A healthy configuration management database (CMDB) is vital to the success of any organization’s digital transformation. Successfully deploying your CMDB is critical for providing the foundation your organization needs to thrive in a digitally competitive market.

Effective CMDB deployment requires a detailed configuration management plan to implement, design, and sustain a configuration management capability. And while CMDBs do require a lot of upfront planning, it’s an investment well worth making: an effective CMDB plan results in less downtime, reduced costs, and greater service performance.

According to ServiceNow, a well-configured CMDB can save businesses as much as 40 percent in IT costs— exclusive of the costs associated with unplanned outages. A CMDB is an essential IT tool for maintaining high service availability, and when you consider that unplanned downtime on average costs companies $5,600 USD per minute, it is easy to see why building a comprehensive CMDB is critical for an organization.

With the above statement in mind, what is the process needed to implement a panoptical view of the CIs in your organization?
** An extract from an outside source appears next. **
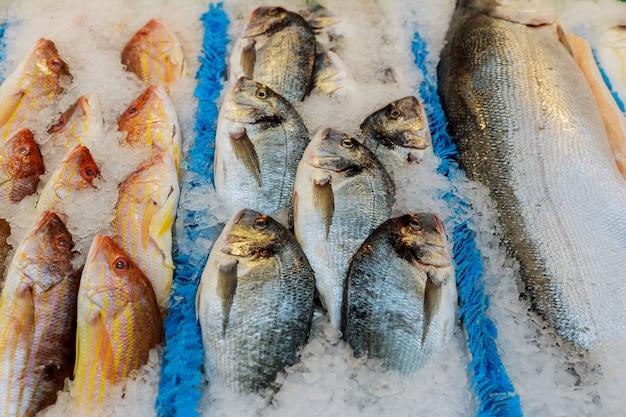 魚市場で氷の上で新鮮な魚介類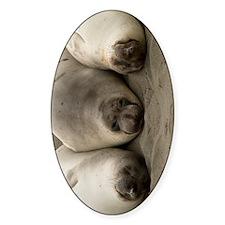(9) we 3 seals Decal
In this blog post, we’ll walk you through creating your own ServiceNow CMDB deployment plan so that you can get the most out of the solution—without any headaches or hiccups.

 

What Is ServiceNow CMDB?

A configuration management database—an ITIL term for a database where an organization stores information about its hardware and software—provides a big-picture view of all an organization’s IT assets. The CMDB acts as a data warehouse where a company can store critical data about its configuration items (CIs)—components that need to be managed to deliver an IT service. ServiceNow’s CMDB provides information on an organization’s CIs—items like servers, applications, routers, or even portfolios—compiling it with their associated relationships into one accessible solution.

 

Reaping the Benefits of a CMDB

The most significant benefit that a CMDB offers is that it takes siloed data from across the entire organization that your IT team needs and puts it all in one central location. A CMDB gives IT teams access to all the information they need to maintain service uptime and make IT decisions with confidence.
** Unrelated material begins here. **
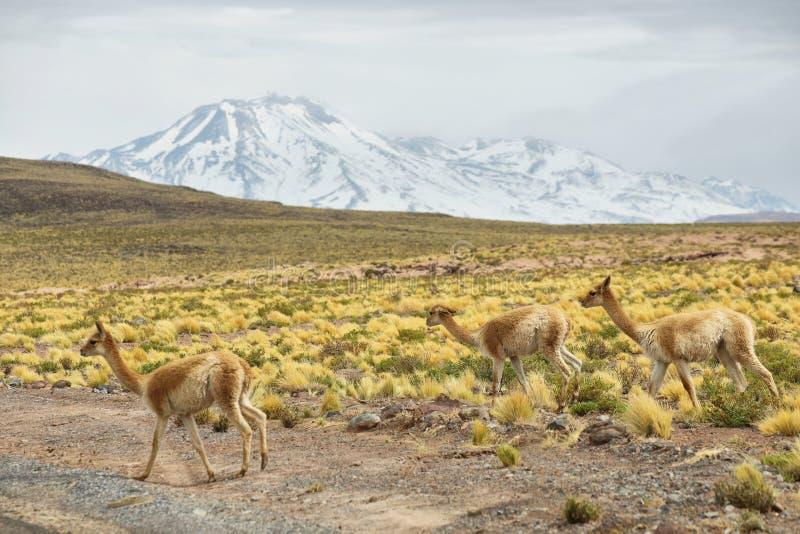 Vicuna in de weiden van Atacama-gebied stock foto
Successful CMDB deployment offers IT teams and enterprises a number of benefits:

  • Helps significantly reduce (and sometimes eliminate) the number of outages
  • Enables companies to achieve compliance to avoid potential audit and security fines
  • Provides important service context that aids decision-making
  • Tracks all virtual assets with their licensing costs and software license costs

CMDB is sometimes referred to as “IT for your IT” because it provides teams with critical information right at their fingertips. When deployed correctly, it ensures that they have the right data to improve business outcomes. The CMDB with its relationships is the foundation for an organization's Decision Engine. Having a complete CMDB allows an organization to operationalize and automate decisions. This allows IT infrastructure to have a faster resolution of incidents, improved efficiency and accuracy in change management, and the ability to design and implement a continuous improvement process.

 

Define Your Vision and Outcomes First

A preliminary, yet critical task before implementing ServiceNow CMDB in your organization is to identify the purpose of the CMDB: what are the goals, objectives, and outcomes you’re hoping to achieve?

Your configuration management goals should align with your company’s overarching business objectives to ensure you’re taking action on what will have the largest impact on your business. Almost every successful deployment has established goals so take the time now to articulate what you want to accomplish, your projected business outcomes, and how you will measure these outcomes.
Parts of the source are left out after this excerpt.